According to the educational objectives of the Course, the taught material aims to provide students with the basic notions regarding the definitions and the fundamental results for a geometric and topological approach to the study of classical field theory, with particular emphasis on classical vortex dynamics, ideal magnetohydrodynamics and quantum hydrodynamics. The course aims to provide also the necessary competences to understand and use standard techniques and the demonstration methods involved in the theory, as well as the capabilities to use them to solve exercises and tackle problems.
The expected outcomes include:
- the knowledge and understanding of the fundamental definitions and statements, as well as of the basic strategies of proof in classical geometric and topological field theory; the knowledge and understanding of some key examples where theory is fully applied;
- the ability to recognize the role that concepts and techniques from a geometric and topological approach play in various areas of mathematics (such as vortex theory, ideal magnetohydrodynamics, quantum fluids), and in the mathematical modelling of physical situations (vortex dynamics, relations between energy and complexity, topological defect production, knotting and linking); skills to apply the basic concepts to the elaboration of practical examples and to the solution of posed questions; the ability to communicate and explain in a clear and precise manner both the theoretical aspects of the course as well as their applications to specific situations, possibly in analogous but different contexts.
Part I. Fluid flows and diffeomorphisms, Green's identities, conservation theorems, Euler's equations, Helmholtz's conservation laws, Navier-Stokes equations, ideal magnetohydrodynamics, magnetic helicity.
Part II. Elements of knot theory, torus knot solutions to LIA, Gross-Pitaevskii equation, topological defects, helicity and linking numbers, measures of topological complexity.
The course is divided into two parts, the first being of introductory and general character, the second focused on more specific topics of current research.

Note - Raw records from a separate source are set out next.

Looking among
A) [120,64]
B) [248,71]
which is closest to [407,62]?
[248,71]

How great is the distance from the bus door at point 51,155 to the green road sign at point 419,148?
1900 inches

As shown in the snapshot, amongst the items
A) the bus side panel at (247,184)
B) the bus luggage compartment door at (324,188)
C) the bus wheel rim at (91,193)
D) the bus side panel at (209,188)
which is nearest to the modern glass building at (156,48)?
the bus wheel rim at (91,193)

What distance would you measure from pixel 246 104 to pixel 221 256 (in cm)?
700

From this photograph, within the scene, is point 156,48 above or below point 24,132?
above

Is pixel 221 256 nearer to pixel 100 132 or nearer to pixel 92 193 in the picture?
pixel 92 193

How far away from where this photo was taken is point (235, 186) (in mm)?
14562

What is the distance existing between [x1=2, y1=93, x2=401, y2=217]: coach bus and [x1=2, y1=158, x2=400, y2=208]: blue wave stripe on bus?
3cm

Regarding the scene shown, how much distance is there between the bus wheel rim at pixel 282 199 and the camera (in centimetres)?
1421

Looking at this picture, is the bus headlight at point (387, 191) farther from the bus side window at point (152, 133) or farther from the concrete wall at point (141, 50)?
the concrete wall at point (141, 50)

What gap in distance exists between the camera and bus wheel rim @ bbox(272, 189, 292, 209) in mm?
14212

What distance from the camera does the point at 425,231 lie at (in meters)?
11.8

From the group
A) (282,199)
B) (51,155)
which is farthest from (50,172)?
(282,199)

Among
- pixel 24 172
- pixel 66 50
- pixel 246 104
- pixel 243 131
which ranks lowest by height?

Part I. Fluid flows and diffeoporphisms, Green's identities, Kelvin's correction for multiply connected domains, kinematic transport theorem, conservation theorems, decomposition of fluid motion, Euler's equations, vorticity transport equation, Helmholtz's conservation laws, Biot-Savart law, Navier-Stokes equations, energy dissipation, Burgers' steady vortex solution, Maxwell's equations, ideal magnetohydrodynamics, magnetic helicity, perfect and non-perfect analogous Euler's flows.
Part II. Localized induction approximation (LIA), elements of knot theory, fluid dynamic interpretation of Reidemeister moves, inflexional configuration and twist energy, torus knot solutions to LIA, fluid dynamics interpretation of Gross-Pitaevskii equation, topological defects, helicity and linking numbers, writhe, twist, knot polynomial invariants, measures of topological complexity.